Materiais como chicote, chibata e coleira de cachorro, ao longo de diferentes períodos, foram instrumentos de violência contra corpos negros, desde os séculos 16 a 19 durante a escravidão, passando pela revolta de marinheiros em 1910, até o recente caso do entregador agredido na zona sul do Rio. Max Ângelo dos Santos, vítima de uma agressão com uma coleira de cachorro por uma mulher branca em 2023, terá a oportunidade de destacar a conexão histórica desses eventos ao desfilar no Carnaval do Rio pela escola de samba Paraíso do Tuiuti, representando o almirante negro João Cândido, líder da Revolta da Chibata.
Max participou pela primeira vez do ensaio técnico da escola no último domingo (21) e aguarda com expectativa o desfile na Sapucaí, marcado para a segunda-feira de Carnaval.

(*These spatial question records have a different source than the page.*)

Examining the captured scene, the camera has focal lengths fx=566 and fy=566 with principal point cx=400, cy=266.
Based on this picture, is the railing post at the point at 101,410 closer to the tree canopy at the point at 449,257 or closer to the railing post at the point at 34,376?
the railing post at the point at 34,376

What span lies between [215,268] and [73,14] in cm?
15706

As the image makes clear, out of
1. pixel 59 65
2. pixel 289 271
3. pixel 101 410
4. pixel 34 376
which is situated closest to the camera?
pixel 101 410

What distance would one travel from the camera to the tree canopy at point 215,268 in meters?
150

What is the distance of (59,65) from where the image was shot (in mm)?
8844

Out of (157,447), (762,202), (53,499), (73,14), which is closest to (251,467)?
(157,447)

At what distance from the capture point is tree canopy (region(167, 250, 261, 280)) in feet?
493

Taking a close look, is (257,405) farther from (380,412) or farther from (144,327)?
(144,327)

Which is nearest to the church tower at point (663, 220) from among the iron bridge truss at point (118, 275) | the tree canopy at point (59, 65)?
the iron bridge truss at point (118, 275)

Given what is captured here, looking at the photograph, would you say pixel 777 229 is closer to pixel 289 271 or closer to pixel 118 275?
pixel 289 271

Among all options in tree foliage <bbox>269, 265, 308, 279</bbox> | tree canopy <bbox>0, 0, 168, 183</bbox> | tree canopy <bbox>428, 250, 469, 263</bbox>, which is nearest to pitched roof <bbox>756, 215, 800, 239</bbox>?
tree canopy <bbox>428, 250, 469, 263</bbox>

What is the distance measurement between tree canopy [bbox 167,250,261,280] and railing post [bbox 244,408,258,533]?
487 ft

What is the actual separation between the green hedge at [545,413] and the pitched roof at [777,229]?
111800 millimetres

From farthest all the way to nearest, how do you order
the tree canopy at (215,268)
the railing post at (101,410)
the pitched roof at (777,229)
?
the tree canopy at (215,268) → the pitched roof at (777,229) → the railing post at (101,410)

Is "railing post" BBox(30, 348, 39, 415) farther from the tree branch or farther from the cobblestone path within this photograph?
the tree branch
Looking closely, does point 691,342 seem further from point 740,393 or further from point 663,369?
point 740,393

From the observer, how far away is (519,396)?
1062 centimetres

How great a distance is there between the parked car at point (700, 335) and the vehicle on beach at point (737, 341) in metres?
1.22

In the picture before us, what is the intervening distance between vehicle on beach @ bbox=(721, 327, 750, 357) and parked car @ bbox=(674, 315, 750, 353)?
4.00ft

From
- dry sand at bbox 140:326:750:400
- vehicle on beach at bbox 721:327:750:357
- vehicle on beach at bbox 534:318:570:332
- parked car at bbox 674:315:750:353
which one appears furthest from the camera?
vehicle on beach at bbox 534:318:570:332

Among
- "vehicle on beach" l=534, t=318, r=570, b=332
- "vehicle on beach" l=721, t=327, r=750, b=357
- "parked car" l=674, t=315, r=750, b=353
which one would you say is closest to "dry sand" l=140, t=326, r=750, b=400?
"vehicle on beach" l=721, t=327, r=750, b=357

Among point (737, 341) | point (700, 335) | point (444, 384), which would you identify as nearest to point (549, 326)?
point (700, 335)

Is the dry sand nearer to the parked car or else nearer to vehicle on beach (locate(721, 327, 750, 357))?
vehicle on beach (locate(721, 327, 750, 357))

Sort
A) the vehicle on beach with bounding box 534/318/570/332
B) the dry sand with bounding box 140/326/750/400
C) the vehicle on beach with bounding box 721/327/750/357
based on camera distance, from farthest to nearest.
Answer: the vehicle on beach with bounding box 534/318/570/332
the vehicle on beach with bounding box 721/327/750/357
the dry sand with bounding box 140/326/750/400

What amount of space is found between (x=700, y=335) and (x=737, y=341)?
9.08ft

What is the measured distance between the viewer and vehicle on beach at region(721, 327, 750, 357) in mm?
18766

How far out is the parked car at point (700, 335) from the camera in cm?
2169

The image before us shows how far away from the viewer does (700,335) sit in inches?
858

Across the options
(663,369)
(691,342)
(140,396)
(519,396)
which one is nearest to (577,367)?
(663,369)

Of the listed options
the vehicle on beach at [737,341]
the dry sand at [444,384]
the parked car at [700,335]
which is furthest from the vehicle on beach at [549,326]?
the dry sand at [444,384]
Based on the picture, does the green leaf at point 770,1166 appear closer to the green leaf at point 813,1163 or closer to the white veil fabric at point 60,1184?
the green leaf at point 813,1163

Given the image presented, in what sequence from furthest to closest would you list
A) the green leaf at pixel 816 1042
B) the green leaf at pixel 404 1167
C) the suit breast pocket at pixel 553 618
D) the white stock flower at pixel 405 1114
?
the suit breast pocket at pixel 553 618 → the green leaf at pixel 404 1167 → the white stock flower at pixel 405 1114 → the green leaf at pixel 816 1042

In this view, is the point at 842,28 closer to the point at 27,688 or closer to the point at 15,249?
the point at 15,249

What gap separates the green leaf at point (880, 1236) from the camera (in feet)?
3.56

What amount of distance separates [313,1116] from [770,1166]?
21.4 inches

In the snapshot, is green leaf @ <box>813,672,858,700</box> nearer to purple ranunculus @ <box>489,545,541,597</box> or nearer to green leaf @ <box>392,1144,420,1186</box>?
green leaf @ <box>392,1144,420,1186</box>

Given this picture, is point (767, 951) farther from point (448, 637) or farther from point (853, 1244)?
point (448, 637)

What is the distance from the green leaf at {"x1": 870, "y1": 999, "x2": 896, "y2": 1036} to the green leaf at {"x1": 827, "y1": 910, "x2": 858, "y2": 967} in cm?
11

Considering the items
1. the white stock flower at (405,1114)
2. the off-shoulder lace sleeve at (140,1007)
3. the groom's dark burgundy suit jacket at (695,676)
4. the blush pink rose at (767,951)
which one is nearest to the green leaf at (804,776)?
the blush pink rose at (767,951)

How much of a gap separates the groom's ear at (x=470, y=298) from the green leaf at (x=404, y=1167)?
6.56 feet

“Esse convite foi uma surpresa imensa. Eu nunca desfilei antes por escola nenhuma. Fui conhecer o barracão do Tuiuti e lá eles me contaram a história do João Cândido. E eu fiquei super feliz de saber que ia representar um herói nacional, que ainda não tem muito reconhecimento”, disse Max Ângelo à Agência Brasil. “Só quem passa por esse tipo de violência sabe como é. Tem a dor física, mas a dor mental é muito pior. Acho que tem tudo a ver a história do João Cândido com outras histórias atuais e a minha. E o enredo fala muito disso”.
O samba-enredo oficial da Tuiuti é intitulado “Glória ao Almirante Negro!” e está sendo desenvolvido pelo carnavalesco Jack Vasconcelos. Destaca a vida de João Cândido, marinheiro brasileiro que, em 1910, liderou a luta contra açoites, maus-tratos e má alimentação na Marinha, evidenciando a incompletude da abolição em 1888, como expresso em uma carta dos revoltosos ao presidente da República.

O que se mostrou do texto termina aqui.